Women who have escaped the circles have a different story. "It's a spiritually-transmitted disease," Fran Halford told Richter.

The Nelson doctor was told she would enter a circle as a Seed, then move on to Sapling, then Blossom and finally be a Lotus herself to receive her gift of US$40,000 (NZ$56,000) from eight new women, plus coaching and sisterly support on the weekly group calls online.

Halford was urged to keep it private, especially from men, and told not to read anything online about the circles. "They had this evangelical glow and chased me hard. I trusted them."

She took out a bank loan to join a circle. She lost it all, but is more disappointed at her own gullibility.

Another woman, 45-year-old Auckland fashion designer Kattia Wong, decided to walk away from her circle and her money after reading criticisms online.

"I was so stressed I couldn't sleep," she told Richter. "They are twisting spirituality for personal gain.
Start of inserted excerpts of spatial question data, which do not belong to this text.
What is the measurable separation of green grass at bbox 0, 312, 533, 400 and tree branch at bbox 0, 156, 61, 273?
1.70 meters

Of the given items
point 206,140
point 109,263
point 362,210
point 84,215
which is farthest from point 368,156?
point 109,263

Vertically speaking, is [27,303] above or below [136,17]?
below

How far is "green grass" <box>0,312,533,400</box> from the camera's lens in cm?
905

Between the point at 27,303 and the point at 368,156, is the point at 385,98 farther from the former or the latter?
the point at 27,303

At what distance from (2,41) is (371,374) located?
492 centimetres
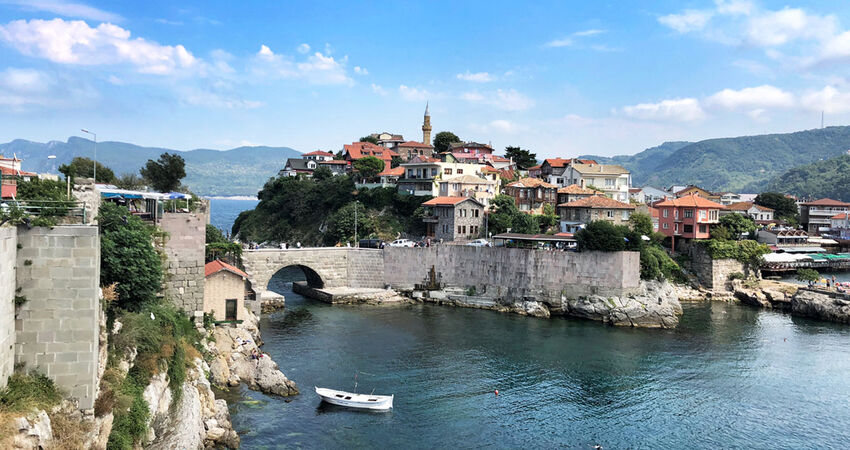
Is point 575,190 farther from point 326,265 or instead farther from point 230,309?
point 230,309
They have lied to me by saying it is legal and not a pyramid scheme. Many women would not join in the first place if they knew the truth."

The Commerce Commission says the gifting circles have the hallmarks of a pyramid scheme. The Commission was aware of at least one circle that required a $5000 buy-in, competition general manager Antonia Horrocks said. 

"Gifting circles first emerged in North America and are reported to have operated as pyramid schemes. We haven't investigated the New Zealand incarnations at this time and we don't have information to suggest these circles are common or widespread," Horrocks said.

"However, we strongly advise New Zealanders not join up. Hallmarks of pyramid schemes are that they require continued recruitment of new members, who have to pay to join, and there is an expectation members will eventually profit from being involved. These schemes collapse and those at the bottom lose their money. In addition, anyone operating or promoting a pyramid scheme risks prosecution."

Although the Commission has received complaints they were not investigating the circles. 

Most women spoken to who had been part of a circle asked not to be named because they were embarrassed and fearful of the repercussions of their name being associated with the circles, and expected a backlash from the women who had been successful at them. 

Others felt guilty that women who had scraped their money together as a gift, were later left penniless. 

One Auckland professional, a manager, was considering consulting a lawyer after losing US$5000 to a circle leader. The woman had backed out of the circle but the leader had made tens of thousands of dollars off the group. 

She warned women to do their research if they were invited into a group.

"I would say look, this happened to me, and I wouldn't recommend that to you. If you research it more thoroughly you will find it will fall over and people will lose out," she said.

"I would say it's a bad investment but a good learning experience. I met some good people, but I'm not sure if it was worth that much money."  

James insisted she felt a sense of responsibility to the women who had lost money in the scheme, but said those women wrongly believed the circle was an investment. She said it was women who were focused on the financial benefit rather than the personal gain who often lost out. 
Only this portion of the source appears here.